Towards measuring fairness in AI: the Casual Conversations dataset
Hazirbas, Caner, Bitton, Joanna, Dolhansky, Brian, Pan, Jacqueline, Gordo, Albert, Ferrer, Cristian Canton
This paper introduces a novel dataset to help researchers evaluate their computer vision and audio models for accuracy across a diverse set of age, genders, apparent skin tones and ambient lighting conditions. Our dataset is composed of 3,011 subjects and contains over 45,000 videos, with an average of 15 videos per person. The videos were recorded in multiple U.S. states with a diverse set of adults in various age, gender and apparent skin tone groups. A key feature is that each subject agreed to participate for their likenesses to be used.

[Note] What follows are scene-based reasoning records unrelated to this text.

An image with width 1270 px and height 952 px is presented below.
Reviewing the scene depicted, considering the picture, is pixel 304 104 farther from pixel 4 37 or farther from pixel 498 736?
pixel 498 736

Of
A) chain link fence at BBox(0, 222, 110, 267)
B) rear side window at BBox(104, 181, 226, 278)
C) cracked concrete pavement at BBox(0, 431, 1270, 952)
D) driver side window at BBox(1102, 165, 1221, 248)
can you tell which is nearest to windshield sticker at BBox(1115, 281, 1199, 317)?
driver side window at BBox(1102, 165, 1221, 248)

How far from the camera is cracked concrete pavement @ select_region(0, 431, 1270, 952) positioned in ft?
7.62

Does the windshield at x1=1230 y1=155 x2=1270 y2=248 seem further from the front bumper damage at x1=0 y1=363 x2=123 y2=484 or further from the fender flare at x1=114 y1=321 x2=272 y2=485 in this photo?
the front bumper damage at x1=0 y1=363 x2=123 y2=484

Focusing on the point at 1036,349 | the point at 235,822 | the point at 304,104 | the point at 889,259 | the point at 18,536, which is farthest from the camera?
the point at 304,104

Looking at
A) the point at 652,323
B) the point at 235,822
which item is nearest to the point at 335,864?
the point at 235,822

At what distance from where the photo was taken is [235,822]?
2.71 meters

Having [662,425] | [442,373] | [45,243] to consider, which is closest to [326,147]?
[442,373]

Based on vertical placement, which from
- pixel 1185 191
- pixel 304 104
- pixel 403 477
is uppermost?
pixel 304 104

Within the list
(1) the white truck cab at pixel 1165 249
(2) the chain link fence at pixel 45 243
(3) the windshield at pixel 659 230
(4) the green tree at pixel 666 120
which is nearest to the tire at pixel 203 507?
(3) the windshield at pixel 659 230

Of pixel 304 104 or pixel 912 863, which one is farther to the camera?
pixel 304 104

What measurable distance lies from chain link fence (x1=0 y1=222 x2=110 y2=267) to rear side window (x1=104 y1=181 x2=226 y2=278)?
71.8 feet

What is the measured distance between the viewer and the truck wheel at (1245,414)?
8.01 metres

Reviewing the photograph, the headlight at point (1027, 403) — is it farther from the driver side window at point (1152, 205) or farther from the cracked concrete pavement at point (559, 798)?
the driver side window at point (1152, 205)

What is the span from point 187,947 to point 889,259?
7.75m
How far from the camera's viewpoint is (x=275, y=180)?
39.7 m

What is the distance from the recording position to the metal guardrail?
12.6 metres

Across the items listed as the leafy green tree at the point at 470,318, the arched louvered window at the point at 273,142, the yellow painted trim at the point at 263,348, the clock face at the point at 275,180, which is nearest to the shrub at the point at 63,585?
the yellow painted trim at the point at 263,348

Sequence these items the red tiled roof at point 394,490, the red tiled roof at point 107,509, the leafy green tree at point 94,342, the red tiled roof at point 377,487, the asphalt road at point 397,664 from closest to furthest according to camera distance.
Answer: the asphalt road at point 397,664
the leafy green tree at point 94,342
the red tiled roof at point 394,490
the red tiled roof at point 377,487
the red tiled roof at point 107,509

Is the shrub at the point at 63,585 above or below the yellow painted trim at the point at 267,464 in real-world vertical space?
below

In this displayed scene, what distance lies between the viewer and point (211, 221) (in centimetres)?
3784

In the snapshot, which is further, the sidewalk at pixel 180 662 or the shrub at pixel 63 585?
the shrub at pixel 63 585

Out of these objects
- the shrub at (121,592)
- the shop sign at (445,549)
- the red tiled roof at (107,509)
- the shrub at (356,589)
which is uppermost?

Additionally, our age and gender annotations are provided by the subjects themselves. A group of trained annotators labeled the subjects' apparent skin tone using the Fitzpatrick skin type scale. Moreover, annotations for videos recorded in low ambient lighting are also provided. As an application to measure robustness of predictions across certain attributes, we provide a comprehensive study on the top five winners of the DeepFake Detection Challenge (DFDC). Experimental evaluation shows that the winning models are less performant on some specific groups of people, such as subjects with darker skin tones and thus may not generalize to all people. In addition, we also evaluate the state-of-the-art apparent age and gender classification methods. Our experiments provides a through analysis on these models in terms of fair treatment of people from various backgrounds.